=== Текст документа ===
Я стал листать машинописную рукопись и вскоре понял, что просто так это читать невозможно – вначале надо запереть дверь.
           …Нет смысла пересказывать то, что нам в сжатой форме изложил о романе Женя – книги Лимонова «Это я – Эдичка» и «История его слуги» можно купить в магазине, они теперь широко известны.
           Но тогда, в 1982 году, рассказ Евтушенко о книге шокировал нас не менее, чем самого Женю чтение этой книги в запертой на ключ комнате роскошного особняка его приятеля-миллиардера.
           Детали изложения событий в книге Лимонова «История его слуги» и в устном переложении Евтушенко несколько разнятся. Но не в этом суть.  Два писателя – два взгляда.
           - Когда я закончил читать роман, то понял, что это никакая не порнография, а настоящая вещь. Это страшная история эмигранта, история писателя, пытающегося докричаться до своей любимой, которая уходит от него, оставляя в каменных джунглях  Нью-Йорка, где нет ни одной близкой души, кроме случайно встреченного на ночном пляже негра… Сейчас Лимонов пишет книгу о своём хозяине, Стивене Грее. Боюсь, что это небезопасное занятие – можно лишиться не только работы, но и жизни.
=== Раздел данных ===
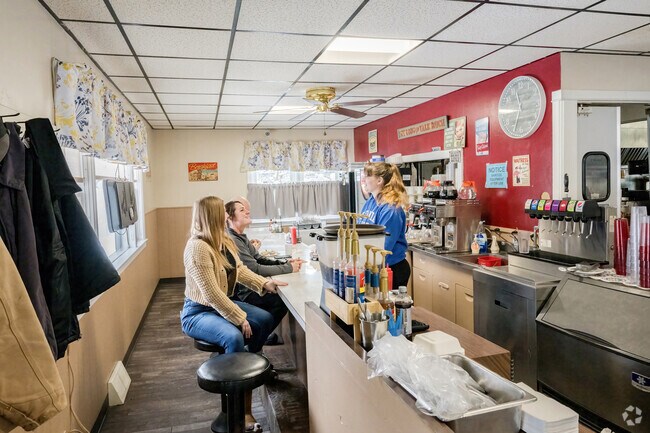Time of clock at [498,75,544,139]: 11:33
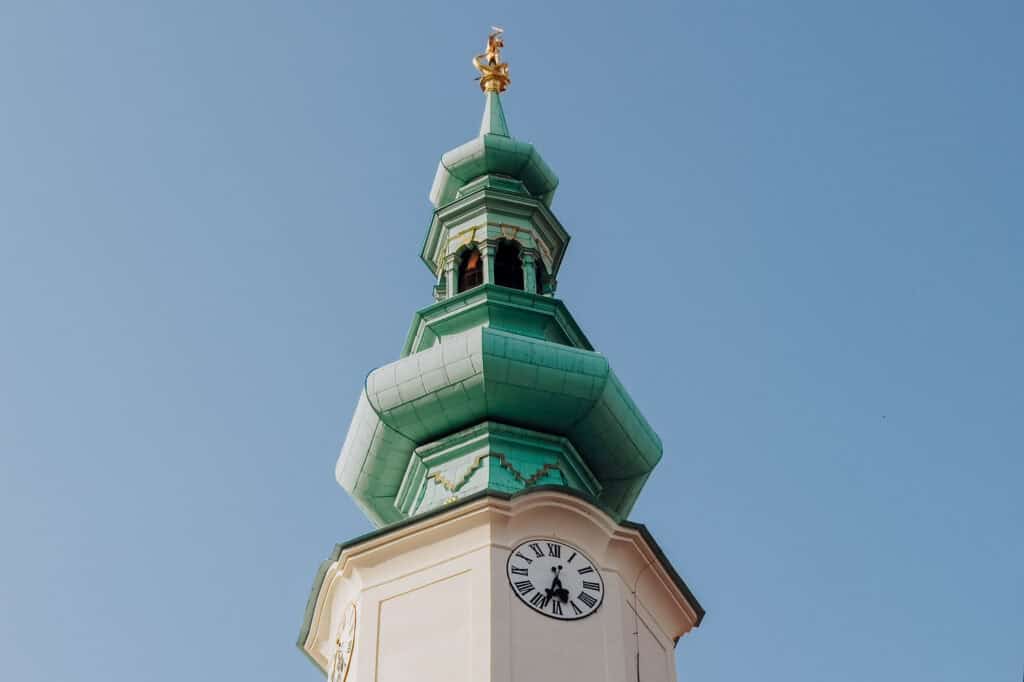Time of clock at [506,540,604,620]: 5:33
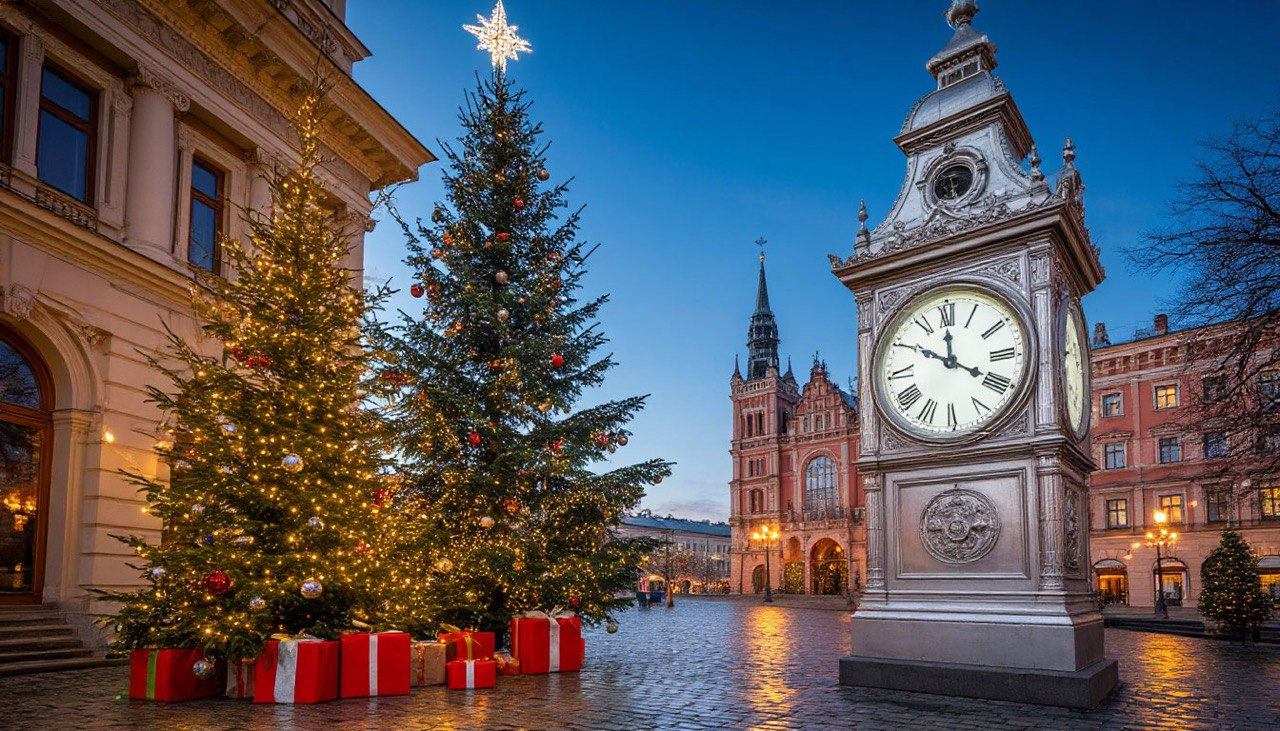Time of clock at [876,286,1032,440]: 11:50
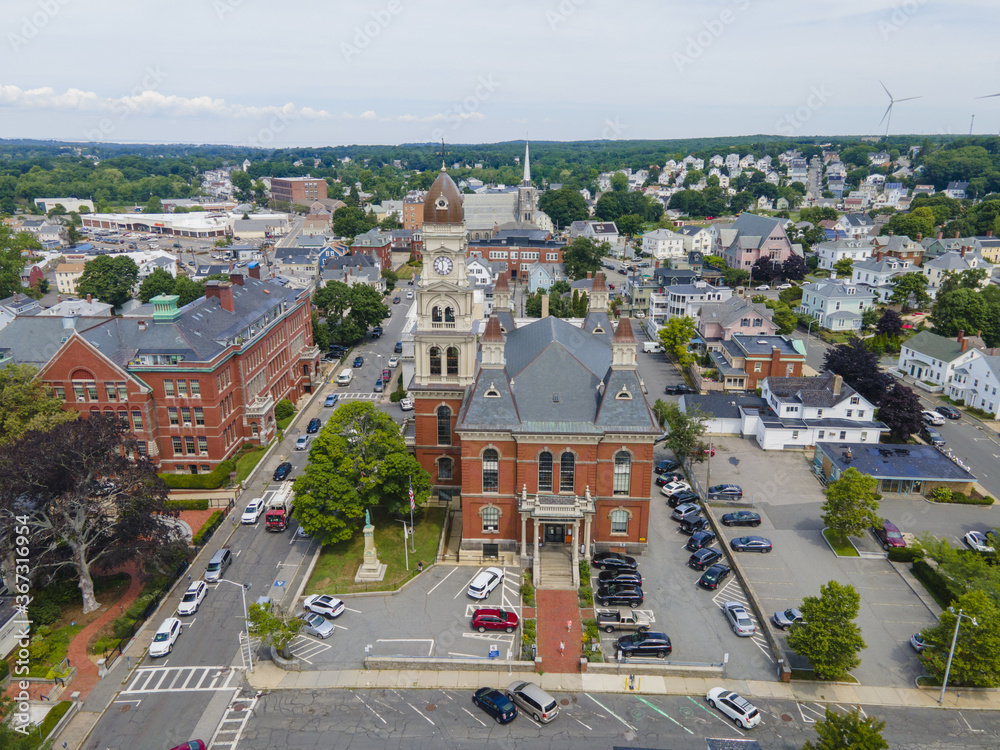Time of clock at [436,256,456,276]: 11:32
===
* [Цель задания]: Выпишите дословно из текста о романе Лимонова всё, начиная со слов «Я стал листать» и вплоть до слов «писателя – два взгляда.» включительно.

* [Ответ к заданию]:
Я стал листать машинописную рукопись и вскоре понял, что просто так это читать невозможно – вначале надо запереть дверь.
           …Нет смысла пересказывать то, что нам в сжатой форме изложил о романе Женя – книги Лимонова «Это я – Эдичка» и «История его слуги» можно купить в магазине, они теперь широко известны.
           Но тогда, в 1982 году, рассказ Евтушенко о книге шокировал нас не менее, чем самого Женю чтение этой книги в запертой на ключ комнате роскошного особняка его приятеля-миллиардера.
           Детали изложения событий в книге Лимонова «История его слуги» и в устном переложении Евтушенко несколько разнятся. Но не в этом суть.  Два писателя – два взгляда.